━━━ Data to process ━━━

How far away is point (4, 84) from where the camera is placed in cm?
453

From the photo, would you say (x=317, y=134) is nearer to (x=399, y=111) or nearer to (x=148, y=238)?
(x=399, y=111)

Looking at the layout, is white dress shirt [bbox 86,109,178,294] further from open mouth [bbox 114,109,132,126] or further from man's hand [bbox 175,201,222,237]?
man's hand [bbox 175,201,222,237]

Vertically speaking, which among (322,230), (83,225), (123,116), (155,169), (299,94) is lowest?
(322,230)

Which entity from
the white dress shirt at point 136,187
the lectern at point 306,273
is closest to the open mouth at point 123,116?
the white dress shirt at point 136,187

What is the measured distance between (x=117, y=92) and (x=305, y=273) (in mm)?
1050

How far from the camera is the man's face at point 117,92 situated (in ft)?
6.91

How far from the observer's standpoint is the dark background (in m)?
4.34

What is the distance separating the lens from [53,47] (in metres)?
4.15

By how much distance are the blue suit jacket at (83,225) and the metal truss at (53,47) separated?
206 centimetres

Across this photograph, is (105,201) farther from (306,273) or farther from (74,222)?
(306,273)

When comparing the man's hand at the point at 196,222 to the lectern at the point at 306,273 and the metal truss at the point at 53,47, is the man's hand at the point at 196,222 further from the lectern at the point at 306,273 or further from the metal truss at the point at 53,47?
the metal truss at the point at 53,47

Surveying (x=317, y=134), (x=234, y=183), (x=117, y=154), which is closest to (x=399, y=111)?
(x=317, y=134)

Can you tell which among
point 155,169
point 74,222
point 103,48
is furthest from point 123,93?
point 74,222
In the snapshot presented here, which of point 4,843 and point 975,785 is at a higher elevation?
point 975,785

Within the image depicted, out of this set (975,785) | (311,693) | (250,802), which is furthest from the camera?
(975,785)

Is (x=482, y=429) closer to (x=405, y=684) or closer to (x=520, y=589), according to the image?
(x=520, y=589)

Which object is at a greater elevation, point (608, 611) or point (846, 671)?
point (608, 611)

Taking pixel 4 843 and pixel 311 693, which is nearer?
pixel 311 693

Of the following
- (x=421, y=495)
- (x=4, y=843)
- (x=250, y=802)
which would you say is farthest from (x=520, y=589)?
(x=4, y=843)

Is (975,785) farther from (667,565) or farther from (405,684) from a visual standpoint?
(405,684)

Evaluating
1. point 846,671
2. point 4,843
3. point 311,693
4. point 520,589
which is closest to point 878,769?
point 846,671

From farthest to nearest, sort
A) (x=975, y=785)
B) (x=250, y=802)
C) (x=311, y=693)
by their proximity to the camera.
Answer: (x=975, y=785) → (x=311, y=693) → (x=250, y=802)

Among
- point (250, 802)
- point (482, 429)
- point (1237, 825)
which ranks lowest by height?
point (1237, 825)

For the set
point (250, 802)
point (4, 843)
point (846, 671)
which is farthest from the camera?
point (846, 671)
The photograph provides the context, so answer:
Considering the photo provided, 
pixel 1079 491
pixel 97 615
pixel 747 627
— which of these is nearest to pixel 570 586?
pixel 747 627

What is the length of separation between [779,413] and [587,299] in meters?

━━━

Please recast the data above as a JSON list of strings, with one string for each line and the blank lines left out.

[
  "How far away is point (4, 84) from where the camera is placed in cm?",
  "453",
  "From the photo, would you say (x=317, y=134) is nearer to (x=399, y=111) or nearer to (x=148, y=238)?",
  "(x=399, y=111)",
  "Looking at the layout, is white dress shirt [bbox 86,109,178,294] further from open mouth [bbox 114,109,132,126] or further from man's hand [bbox 175,201,222,237]?",
  "man's hand [bbox 175,201,222,237]",
  "Vertically speaking, which among (322,230), (83,225), (123,116), (155,169), (299,94) is lowest?",
  "(322,230)",
  "Which entity from",
  "the white dress shirt at point 136,187",
  "the lectern at point 306,273",
  "is closest to the open mouth at point 123,116?",
  "the white dress shirt at point 136,187",
  "What is the measured distance between (x=117, y=92) and (x=305, y=273) (in mm)?",
  "1050",
  "How far from the camera is the man's face at point 117,92 situated (in ft)?",
  "6.91",
  "How far from the observer's standpoint is the dark background (in m)?",
  "4.34",
  "What is the distance separating the lens from [53,47] (in metres)?",
  "4.15",
  "By how much distance are the blue suit jacket at (83,225) and the metal truss at (53,47) separated?",
  "206 centimetres",
  "Across this photograph, is (105,201) farther from (306,273) or farther from (74,222)?",
  "(306,273)",
  "When comparing the man's hand at the point at 196,222 to the lectern at the point at 306,273 and the metal truss at the point at 53,47, is the man's hand at the point at 196,222 further from the lectern at the point at 306,273 or further from the metal truss at the point at 53,47?",
  "the metal truss at the point at 53,47",
  "Surveying (x=317, y=134), (x=234, y=183), (x=117, y=154), which is closest to (x=399, y=111)?",
  "(x=317, y=134)",
  "Can you tell which among",
  "point 155,169",
  "point 74,222",
  "point 103,48",
  "is furthest from point 123,93?",
  "point 74,222",
  "In the snapshot presented here, which of point 4,843 and point 975,785 is at a higher elevation?",
  "point 975,785",
  "Within the image depicted, out of this set (975,785) | (311,693) | (250,802), which is furthest from the camera?",
  "(975,785)",
  "Is (x=482, y=429) closer to (x=405, y=684) or closer to (x=520, y=589), according to the image?",
  "(x=520, y=589)",
  "Which object is at a greater elevation, point (608, 611) or point (846, 671)?",
  "point (608, 611)",
  "Taking pixel 4 843 and pixel 311 693, which is nearer?",
  "pixel 311 693",
  "Of the following",
  "- (x=421, y=495)",
  "- (x=4, y=843)",
  "- (x=250, y=802)",
  "which would you say is farthest from (x=520, y=589)?",
  "(x=4, y=843)",
  "Is (975,785) farther from (667,565) or farther from (405,684) from a visual standpoint?",
  "(405,684)",
  "Evaluating",
  "1. point 846,671",
  "2. point 4,843",
  "3. point 311,693",
  "4. point 520,589",
  "which is closest to point 878,769?",
  "point 846,671",
  "From farthest to nearest, sort",
  "A) (x=975, y=785)",
  "B) (x=250, y=802)",
  "C) (x=311, y=693)",
  "by their proximity to the camera.",
  "Answer: (x=975, y=785) → (x=311, y=693) → (x=250, y=802)",
  "Among",
  "- point (250, 802)",
  "- point (482, 429)",
  "- point (1237, 825)",
  "which ranks lowest by height?",
  "point (1237, 825)",
  "For the set",
  "point (250, 802)",
  "point (4, 843)",
  "point (846, 671)",
  "which is farthest from the camera?",
  "point (846, 671)",
  "The photograph provides the context, so answer:",
  "Considering the photo provided, ",
  "pixel 1079 491",
  "pixel 97 615",
  "pixel 747 627",
  "— which of these is nearest to pixel 570 586?",
  "pixel 747 627",
  "What is the length of separation between [779,413] and [587,299] in meters?"
]